CONSIGNE>
Rédigez la suite du texte sur Jane Austen présenté ci-dessous, en reprenant juste après sa dernière phrase.

TEXTE À LIRE>
============================================================
On retrouve dans l’ensemble de l’œuvre de Jane Austen son style pétillant, son art à manier l’humour et l’ironie, son réalisme, sa critique sociale, habile mais sans concession, et sa large panoplie de personnages bien brossés, allant de la jeune fille attachante et pleine de bon sens au baronnet vaniteux déconnecté de la vraie vie.

Austen aujourd’hui

Jane Austen est un des fleurons de la littérature anglaise. Elle est mondialement reconnue et appréciée.

De nombreux écrivains ont rendu hommage à Jane Austen, soit en imaginant une fin à ses romans inachevés, soit en situant leurs propres romans dans l’univers austénien, comme P.D. James dans « La mort s’invite à Pemberley ».

Ses œuvres ont connu de multiples adaptations, au cinéma et à la télévision.

Mon Jane Austen ++

J’ai lu les 9 romans de Jane Austen, tous très recommandables, et une œuvre extraite des « Juvenilia ». Mes préférés, outre « Raison et sentiments », sont « Orgueil et préjugés », « Emma », « Persuasion » et l’inachevé « Les Watson ».

Orgueil et préjugés

(1813 / Pride and prejudice)

Mr et Mrs Bennett habitent la campagne et ont cinq filles à marier. L’arrivée dans le voisinage de riches héritiers leur ouvrent des perspectives intéressantes. Jane et Elizabeth tireront-elles leur épingle du jeu ? S’entendront-elles avec les sœurs de Charles Bingley ? De son côté, Darcy paraît trop fier et hautain pour plaire. Le cousin Collins ou Wickham, l’ami de Darcy, brouilleront-ils les cartes ? Kitty et Lydia Bennett se mêleront-elles des relations amoureuses de leurs grandes sœurs ? L’orgueil des uns et les préjugés des autres empêcheront-ils des alliances de voir le jour ?

Un classique

« Orgueil et préjugés » est le roman le plus connu de Jane Austen. L’attachante Lizzy Bennett en est l’héroïne. Une jeune fille dans la grande tradition des personnages de Jane Austen, pleine de bon sens, jolie, intelligente, spirituelle.

Comme dans « Raison et sentiments », l’auteure nous dépeint la complexité pour les jeunes filles de parvenir à un bon mariage, à la fois pour assurer une sécurité financière et un rang dans la société et, pourquoi pas, y trouver leur bonheur côté cœur.
============================================================
DONNÉES EXTRAITES>

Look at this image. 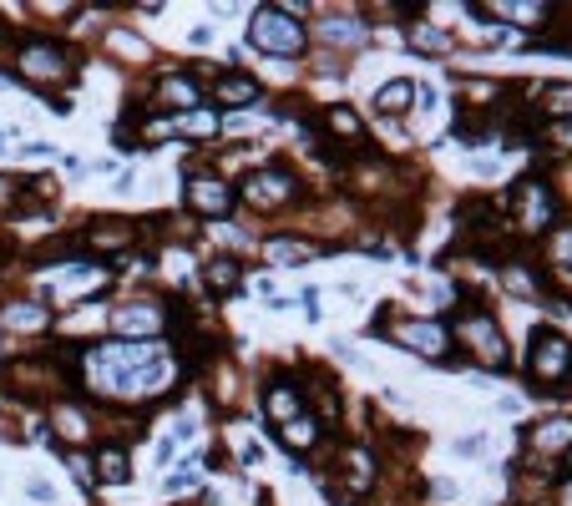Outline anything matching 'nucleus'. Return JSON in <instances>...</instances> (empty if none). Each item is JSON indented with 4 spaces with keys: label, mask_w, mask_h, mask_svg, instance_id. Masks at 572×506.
I'll use <instances>...</instances> for the list:
<instances>
[{
    "label": "nucleus",
    "mask_w": 572,
    "mask_h": 506,
    "mask_svg": "<svg viewBox=\"0 0 572 506\" xmlns=\"http://www.w3.org/2000/svg\"><path fill=\"white\" fill-rule=\"evenodd\" d=\"M547 107H552V112H572V87H557V92H547Z\"/></svg>",
    "instance_id": "2f4dec72"
},
{
    "label": "nucleus",
    "mask_w": 572,
    "mask_h": 506,
    "mask_svg": "<svg viewBox=\"0 0 572 506\" xmlns=\"http://www.w3.org/2000/svg\"><path fill=\"white\" fill-rule=\"evenodd\" d=\"M259 97H264V87H259V76H249V71L213 76V102L218 107H254Z\"/></svg>",
    "instance_id": "ddd939ff"
},
{
    "label": "nucleus",
    "mask_w": 572,
    "mask_h": 506,
    "mask_svg": "<svg viewBox=\"0 0 572 506\" xmlns=\"http://www.w3.org/2000/svg\"><path fill=\"white\" fill-rule=\"evenodd\" d=\"M249 46L264 51V56H274V61H294V56L309 51V31L299 26L294 11H284V6H259V11L249 16Z\"/></svg>",
    "instance_id": "f257e3e1"
},
{
    "label": "nucleus",
    "mask_w": 572,
    "mask_h": 506,
    "mask_svg": "<svg viewBox=\"0 0 572 506\" xmlns=\"http://www.w3.org/2000/svg\"><path fill=\"white\" fill-rule=\"evenodd\" d=\"M512 198H517V218H522V228H527V233H542V228L557 218V203H552L547 178H522Z\"/></svg>",
    "instance_id": "1a4fd4ad"
},
{
    "label": "nucleus",
    "mask_w": 572,
    "mask_h": 506,
    "mask_svg": "<svg viewBox=\"0 0 572 506\" xmlns=\"http://www.w3.org/2000/svg\"><path fill=\"white\" fill-rule=\"evenodd\" d=\"M324 132L340 137V142H365V127H360V117L350 107H330V112H324Z\"/></svg>",
    "instance_id": "393cba45"
},
{
    "label": "nucleus",
    "mask_w": 572,
    "mask_h": 506,
    "mask_svg": "<svg viewBox=\"0 0 572 506\" xmlns=\"http://www.w3.org/2000/svg\"><path fill=\"white\" fill-rule=\"evenodd\" d=\"M218 112L213 107H193V112H183V117H173V132L178 137H188V142H208V137H218Z\"/></svg>",
    "instance_id": "aec40b11"
},
{
    "label": "nucleus",
    "mask_w": 572,
    "mask_h": 506,
    "mask_svg": "<svg viewBox=\"0 0 572 506\" xmlns=\"http://www.w3.org/2000/svg\"><path fill=\"white\" fill-rule=\"evenodd\" d=\"M157 102H162V107H173L178 117H183V112H193V107H203V87H198V76H188V71H168V76H157Z\"/></svg>",
    "instance_id": "f8f14e48"
},
{
    "label": "nucleus",
    "mask_w": 572,
    "mask_h": 506,
    "mask_svg": "<svg viewBox=\"0 0 572 506\" xmlns=\"http://www.w3.org/2000/svg\"><path fill=\"white\" fill-rule=\"evenodd\" d=\"M66 471L81 481V491H97V471H92V456H81V451H66Z\"/></svg>",
    "instance_id": "bb28decb"
},
{
    "label": "nucleus",
    "mask_w": 572,
    "mask_h": 506,
    "mask_svg": "<svg viewBox=\"0 0 572 506\" xmlns=\"http://www.w3.org/2000/svg\"><path fill=\"white\" fill-rule=\"evenodd\" d=\"M92 471H97V486H127L132 481V456H127V446H97V456H92Z\"/></svg>",
    "instance_id": "dca6fc26"
},
{
    "label": "nucleus",
    "mask_w": 572,
    "mask_h": 506,
    "mask_svg": "<svg viewBox=\"0 0 572 506\" xmlns=\"http://www.w3.org/2000/svg\"><path fill=\"white\" fill-rule=\"evenodd\" d=\"M562 506H572V481H567V491H562Z\"/></svg>",
    "instance_id": "f704fd0d"
},
{
    "label": "nucleus",
    "mask_w": 572,
    "mask_h": 506,
    "mask_svg": "<svg viewBox=\"0 0 572 506\" xmlns=\"http://www.w3.org/2000/svg\"><path fill=\"white\" fill-rule=\"evenodd\" d=\"M532 446H537L542 456L567 451V446H572V420H547V426H537V431H532Z\"/></svg>",
    "instance_id": "b1692460"
},
{
    "label": "nucleus",
    "mask_w": 572,
    "mask_h": 506,
    "mask_svg": "<svg viewBox=\"0 0 572 506\" xmlns=\"http://www.w3.org/2000/svg\"><path fill=\"white\" fill-rule=\"evenodd\" d=\"M416 107V81H385V87L375 92V112H411Z\"/></svg>",
    "instance_id": "5701e85b"
},
{
    "label": "nucleus",
    "mask_w": 572,
    "mask_h": 506,
    "mask_svg": "<svg viewBox=\"0 0 572 506\" xmlns=\"http://www.w3.org/2000/svg\"><path fill=\"white\" fill-rule=\"evenodd\" d=\"M264 259H269V264H279V269H299V264H314V259H319V243L279 233V238H269V243H264Z\"/></svg>",
    "instance_id": "2eb2a0df"
},
{
    "label": "nucleus",
    "mask_w": 572,
    "mask_h": 506,
    "mask_svg": "<svg viewBox=\"0 0 572 506\" xmlns=\"http://www.w3.org/2000/svg\"><path fill=\"white\" fill-rule=\"evenodd\" d=\"M26 496H31L36 506H51V501H56V486H51L46 476H31V481H26Z\"/></svg>",
    "instance_id": "c756f323"
},
{
    "label": "nucleus",
    "mask_w": 572,
    "mask_h": 506,
    "mask_svg": "<svg viewBox=\"0 0 572 506\" xmlns=\"http://www.w3.org/2000/svg\"><path fill=\"white\" fill-rule=\"evenodd\" d=\"M411 46L426 51V56H446V51H451V36L436 31V26H421V21H416V26H411Z\"/></svg>",
    "instance_id": "a878e982"
},
{
    "label": "nucleus",
    "mask_w": 572,
    "mask_h": 506,
    "mask_svg": "<svg viewBox=\"0 0 572 506\" xmlns=\"http://www.w3.org/2000/svg\"><path fill=\"white\" fill-rule=\"evenodd\" d=\"M162 324H168V304H157V299H132L112 314L117 340H127V345H147L152 334H162Z\"/></svg>",
    "instance_id": "423d86ee"
},
{
    "label": "nucleus",
    "mask_w": 572,
    "mask_h": 506,
    "mask_svg": "<svg viewBox=\"0 0 572 506\" xmlns=\"http://www.w3.org/2000/svg\"><path fill=\"white\" fill-rule=\"evenodd\" d=\"M319 36H324V46L350 51V46H360V41H365V26H360L355 16H324V21H319Z\"/></svg>",
    "instance_id": "412c9836"
},
{
    "label": "nucleus",
    "mask_w": 572,
    "mask_h": 506,
    "mask_svg": "<svg viewBox=\"0 0 572 506\" xmlns=\"http://www.w3.org/2000/svg\"><path fill=\"white\" fill-rule=\"evenodd\" d=\"M238 198L259 213H274V208H289L299 198V178L289 167H254V173L238 183Z\"/></svg>",
    "instance_id": "20e7f679"
},
{
    "label": "nucleus",
    "mask_w": 572,
    "mask_h": 506,
    "mask_svg": "<svg viewBox=\"0 0 572 506\" xmlns=\"http://www.w3.org/2000/svg\"><path fill=\"white\" fill-rule=\"evenodd\" d=\"M264 415L274 420V431H279V426H289V420L309 415V400H304V390H299L294 380H269V390H264Z\"/></svg>",
    "instance_id": "9b49d317"
},
{
    "label": "nucleus",
    "mask_w": 572,
    "mask_h": 506,
    "mask_svg": "<svg viewBox=\"0 0 572 506\" xmlns=\"http://www.w3.org/2000/svg\"><path fill=\"white\" fill-rule=\"evenodd\" d=\"M486 446H492L486 436H466V441H456V456H481Z\"/></svg>",
    "instance_id": "7c9ffc66"
},
{
    "label": "nucleus",
    "mask_w": 572,
    "mask_h": 506,
    "mask_svg": "<svg viewBox=\"0 0 572 506\" xmlns=\"http://www.w3.org/2000/svg\"><path fill=\"white\" fill-rule=\"evenodd\" d=\"M340 466H345L340 486H350V491H370V481H375V456H370L365 446H345V451H340Z\"/></svg>",
    "instance_id": "6ab92c4d"
},
{
    "label": "nucleus",
    "mask_w": 572,
    "mask_h": 506,
    "mask_svg": "<svg viewBox=\"0 0 572 506\" xmlns=\"http://www.w3.org/2000/svg\"><path fill=\"white\" fill-rule=\"evenodd\" d=\"M188 208H193L198 218L223 223V218L238 208V193H233L223 178H213V173H193V178H188Z\"/></svg>",
    "instance_id": "6e6552de"
},
{
    "label": "nucleus",
    "mask_w": 572,
    "mask_h": 506,
    "mask_svg": "<svg viewBox=\"0 0 572 506\" xmlns=\"http://www.w3.org/2000/svg\"><path fill=\"white\" fill-rule=\"evenodd\" d=\"M11 66L31 87H66L71 81V51L61 41H46V36H21L11 51Z\"/></svg>",
    "instance_id": "f03ea898"
},
{
    "label": "nucleus",
    "mask_w": 572,
    "mask_h": 506,
    "mask_svg": "<svg viewBox=\"0 0 572 506\" xmlns=\"http://www.w3.org/2000/svg\"><path fill=\"white\" fill-rule=\"evenodd\" d=\"M132 238H137L132 223H122V218H92V223H87V238H81V243H92V248H102V253H117V248H127Z\"/></svg>",
    "instance_id": "f3484780"
},
{
    "label": "nucleus",
    "mask_w": 572,
    "mask_h": 506,
    "mask_svg": "<svg viewBox=\"0 0 572 506\" xmlns=\"http://www.w3.org/2000/svg\"><path fill=\"white\" fill-rule=\"evenodd\" d=\"M557 253H562V259H567V264H572V228H567V233L557 238Z\"/></svg>",
    "instance_id": "72a5a7b5"
},
{
    "label": "nucleus",
    "mask_w": 572,
    "mask_h": 506,
    "mask_svg": "<svg viewBox=\"0 0 572 506\" xmlns=\"http://www.w3.org/2000/svg\"><path fill=\"white\" fill-rule=\"evenodd\" d=\"M527 375H532V385H542V390H557V385L572 380V345H567V334H557V329H537V334H532Z\"/></svg>",
    "instance_id": "7ed1b4c3"
},
{
    "label": "nucleus",
    "mask_w": 572,
    "mask_h": 506,
    "mask_svg": "<svg viewBox=\"0 0 572 506\" xmlns=\"http://www.w3.org/2000/svg\"><path fill=\"white\" fill-rule=\"evenodd\" d=\"M21 193H26V183H21V178L0 173V213H6V208H16V203H21Z\"/></svg>",
    "instance_id": "c85d7f7f"
},
{
    "label": "nucleus",
    "mask_w": 572,
    "mask_h": 506,
    "mask_svg": "<svg viewBox=\"0 0 572 506\" xmlns=\"http://www.w3.org/2000/svg\"><path fill=\"white\" fill-rule=\"evenodd\" d=\"M46 426H51V441H56V446H81V441L92 436V415L61 400V405H51V420H46Z\"/></svg>",
    "instance_id": "4468645a"
},
{
    "label": "nucleus",
    "mask_w": 572,
    "mask_h": 506,
    "mask_svg": "<svg viewBox=\"0 0 572 506\" xmlns=\"http://www.w3.org/2000/svg\"><path fill=\"white\" fill-rule=\"evenodd\" d=\"M208 41H213V26H193V31H188V46H198V51H203Z\"/></svg>",
    "instance_id": "473e14b6"
},
{
    "label": "nucleus",
    "mask_w": 572,
    "mask_h": 506,
    "mask_svg": "<svg viewBox=\"0 0 572 506\" xmlns=\"http://www.w3.org/2000/svg\"><path fill=\"white\" fill-rule=\"evenodd\" d=\"M203 284H208V294H238V284H243V264L238 259H228V253H218V259H208L203 264Z\"/></svg>",
    "instance_id": "a211bd4d"
},
{
    "label": "nucleus",
    "mask_w": 572,
    "mask_h": 506,
    "mask_svg": "<svg viewBox=\"0 0 572 506\" xmlns=\"http://www.w3.org/2000/svg\"><path fill=\"white\" fill-rule=\"evenodd\" d=\"M567 461H572V446H567Z\"/></svg>",
    "instance_id": "c9c22d12"
},
{
    "label": "nucleus",
    "mask_w": 572,
    "mask_h": 506,
    "mask_svg": "<svg viewBox=\"0 0 572 506\" xmlns=\"http://www.w3.org/2000/svg\"><path fill=\"white\" fill-rule=\"evenodd\" d=\"M279 441H284L294 456L314 451V446H319V420H314V415H299V420H289V426H279Z\"/></svg>",
    "instance_id": "4be33fe9"
},
{
    "label": "nucleus",
    "mask_w": 572,
    "mask_h": 506,
    "mask_svg": "<svg viewBox=\"0 0 572 506\" xmlns=\"http://www.w3.org/2000/svg\"><path fill=\"white\" fill-rule=\"evenodd\" d=\"M0 329H6V334H41V329H51L46 299H6V304H0Z\"/></svg>",
    "instance_id": "9d476101"
},
{
    "label": "nucleus",
    "mask_w": 572,
    "mask_h": 506,
    "mask_svg": "<svg viewBox=\"0 0 572 506\" xmlns=\"http://www.w3.org/2000/svg\"><path fill=\"white\" fill-rule=\"evenodd\" d=\"M385 334H390L395 345L426 355V360H446L451 355V324H441V319H400Z\"/></svg>",
    "instance_id": "39448f33"
},
{
    "label": "nucleus",
    "mask_w": 572,
    "mask_h": 506,
    "mask_svg": "<svg viewBox=\"0 0 572 506\" xmlns=\"http://www.w3.org/2000/svg\"><path fill=\"white\" fill-rule=\"evenodd\" d=\"M451 340L471 345V355H476V360H492L497 370L507 365V340H502V329L492 324V314H466V319L451 329Z\"/></svg>",
    "instance_id": "0eeeda50"
},
{
    "label": "nucleus",
    "mask_w": 572,
    "mask_h": 506,
    "mask_svg": "<svg viewBox=\"0 0 572 506\" xmlns=\"http://www.w3.org/2000/svg\"><path fill=\"white\" fill-rule=\"evenodd\" d=\"M542 142H552V147H572V117L547 122V127H542Z\"/></svg>",
    "instance_id": "cd10ccee"
}]
</instances>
============================================================
RÉSULTAT ATTENDU>
Un roman magnifique. Si seulement Darcy était un peu moins arrogant et un peu plus marrant.

Extraits

Je lui aurais volontiers pardonné son orgueil s’il n’avait tant mortifié le mien. (p.37)

 La vanité et l’orgueil sont deux choses bien distinctes, bien que les mots soient souvent utilisés l’un pour l’autre. On peut être orgueilleux sans être vain. L’orgueil a trait davantage à l’idée que nous nous faisons de nous-mêmes, la vanité à ce que nous voudrions que les autres pussent penser de nous. (p.38)

 À ceux qui ne changent jamais d’opinion, il incombe particulièrement de bien juger du premier coup. (p.106)

 Depuis le commencement, je pourrais dire dès le premier instant où je vous ai vu, j’ai été frappée par votre fierté, votre orgueil et votre mépris égoïste de sentiments d’autrui. Il n’y avait pas un mois que je vous connaissais et déjà je sentais que vous étiez le dernier homme du monde que je consentirais à épouser. (p.194)

Mansfield Park

(1814)

Issue d’une famille miséreuse, Fanny Price est âgée de dix ans quand elle est adoptée par son oncle maternel, Sir Thomas Bertram, qui va prendre en charge son éducation. Accueillie dans le domaine de Mansfield Park, Fanny est élevée avec ses cousins et cousines qui, à l’exception d’Edmund, la traitent avec indifférence ou mépris. (début de la quatrième de couverture)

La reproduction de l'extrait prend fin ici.